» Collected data

######

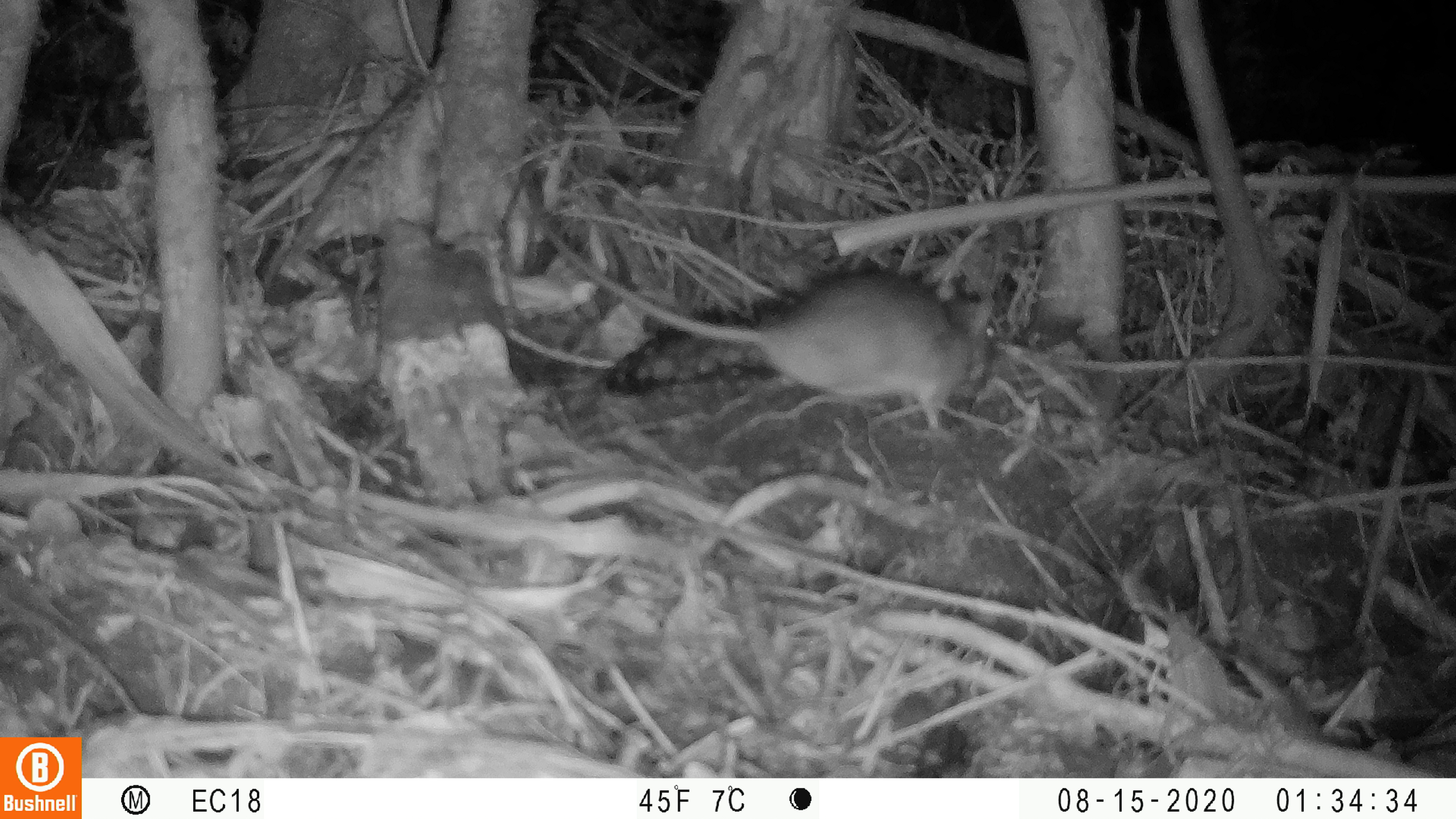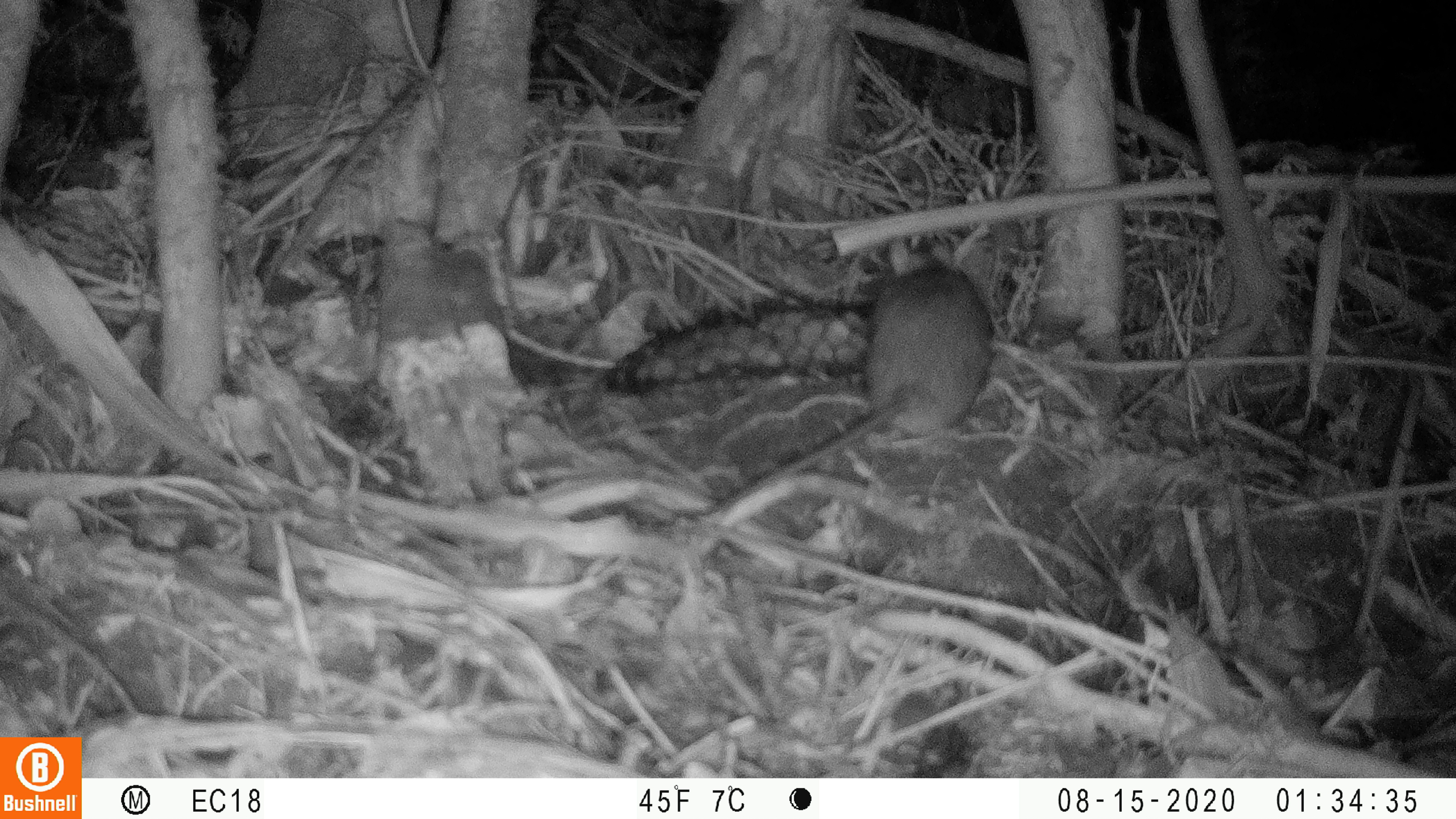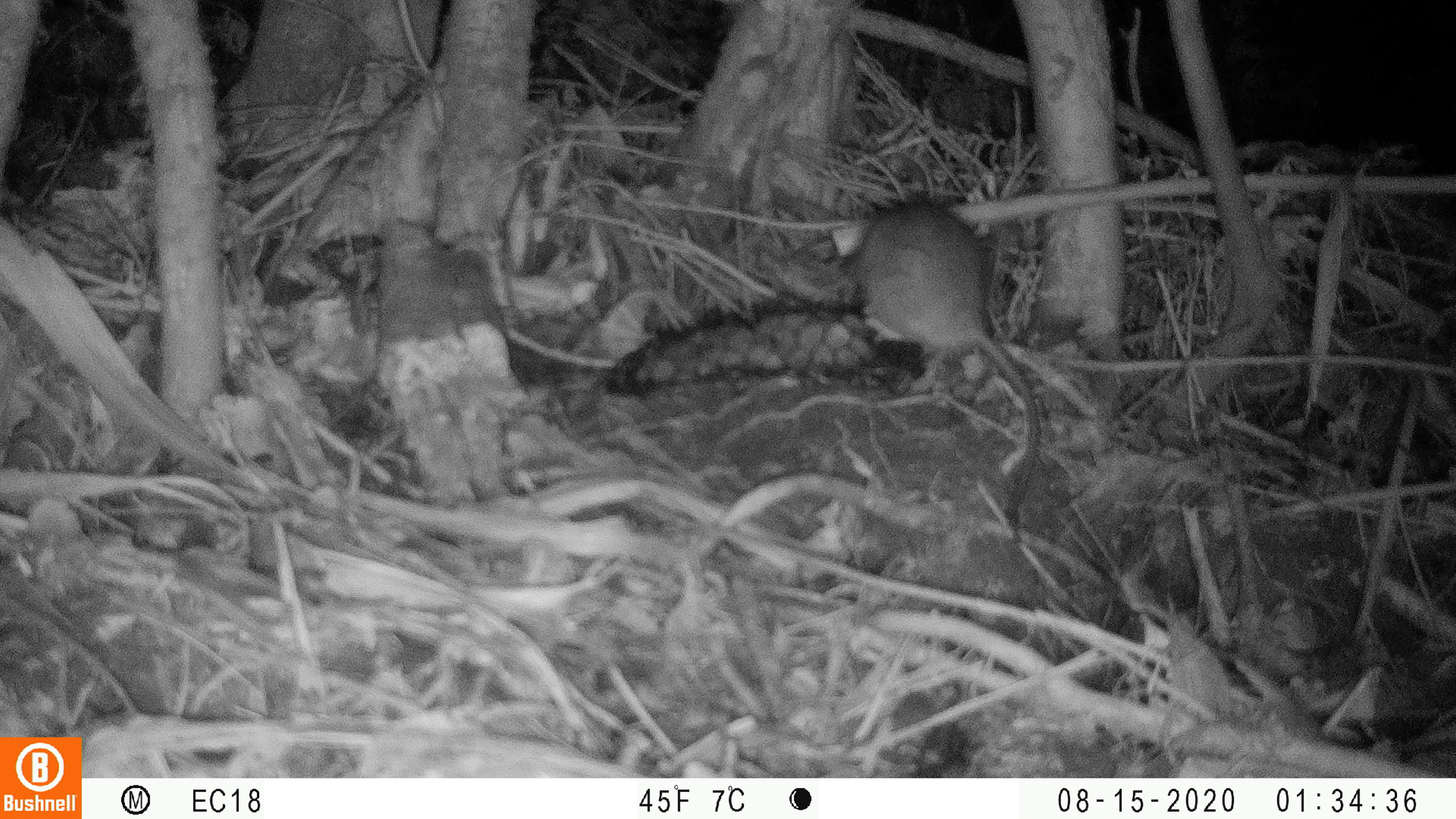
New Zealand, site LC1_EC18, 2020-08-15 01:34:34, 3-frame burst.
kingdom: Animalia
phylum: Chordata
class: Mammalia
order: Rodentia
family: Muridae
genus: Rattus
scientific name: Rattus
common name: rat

######

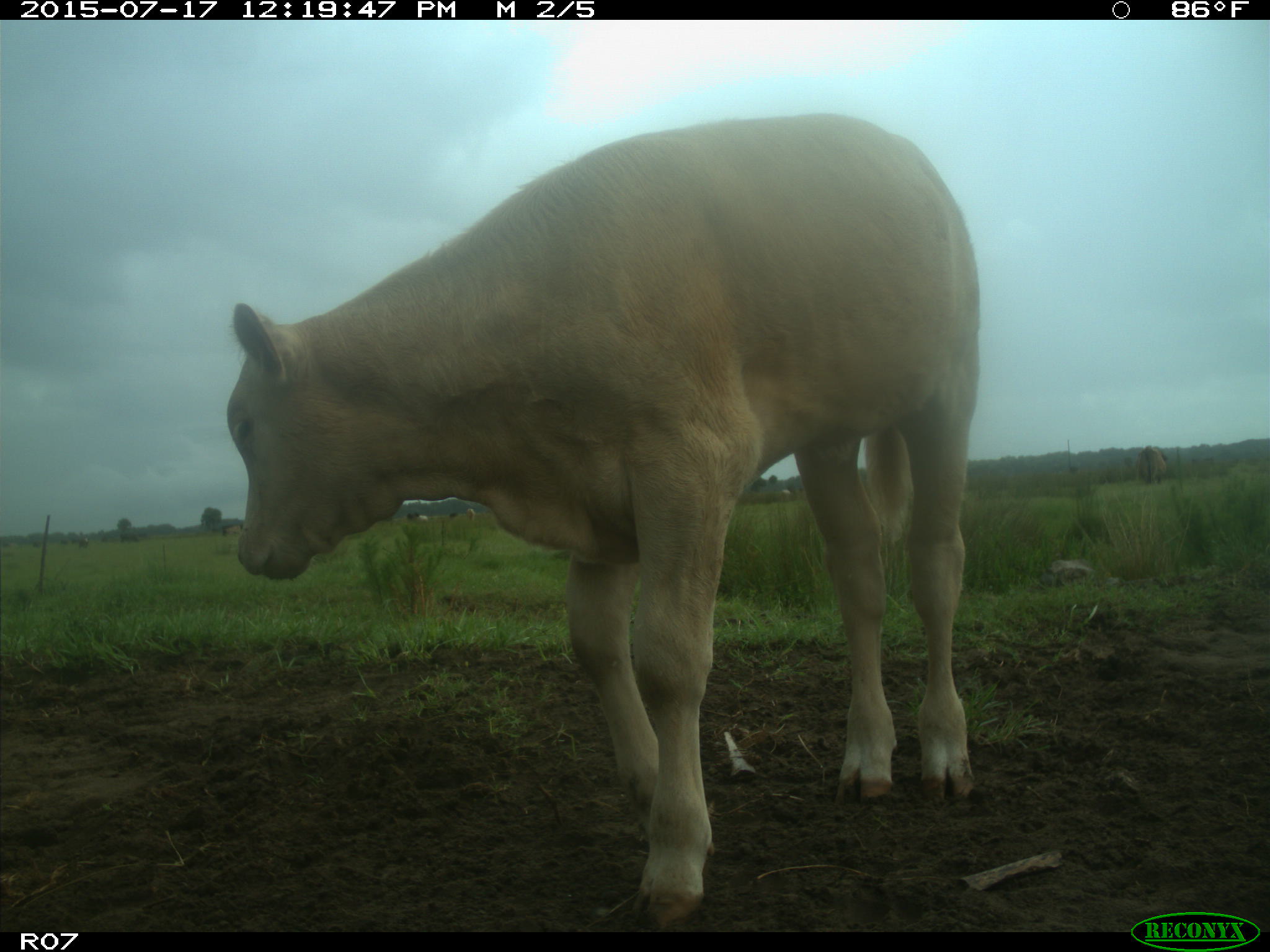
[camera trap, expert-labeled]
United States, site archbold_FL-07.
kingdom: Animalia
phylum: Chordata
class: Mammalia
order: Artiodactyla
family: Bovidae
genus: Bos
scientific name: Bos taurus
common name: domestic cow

######

» Try it
Word for word, restate the lines of the data above that fall between the line holding "New Zealand, site" and the line holding "common name: rat", inclusive, and no other lines.

» Problem solution
New Zealand, site LC1_EC18, 2020-08-15 01:34:34, 3-frame burst.
kingdom: Animalia
phylum: Chordata
class: Mammalia
order: Rodentia
family: Muridae
genus: Rattus
scientific name: Rattus
common name: rat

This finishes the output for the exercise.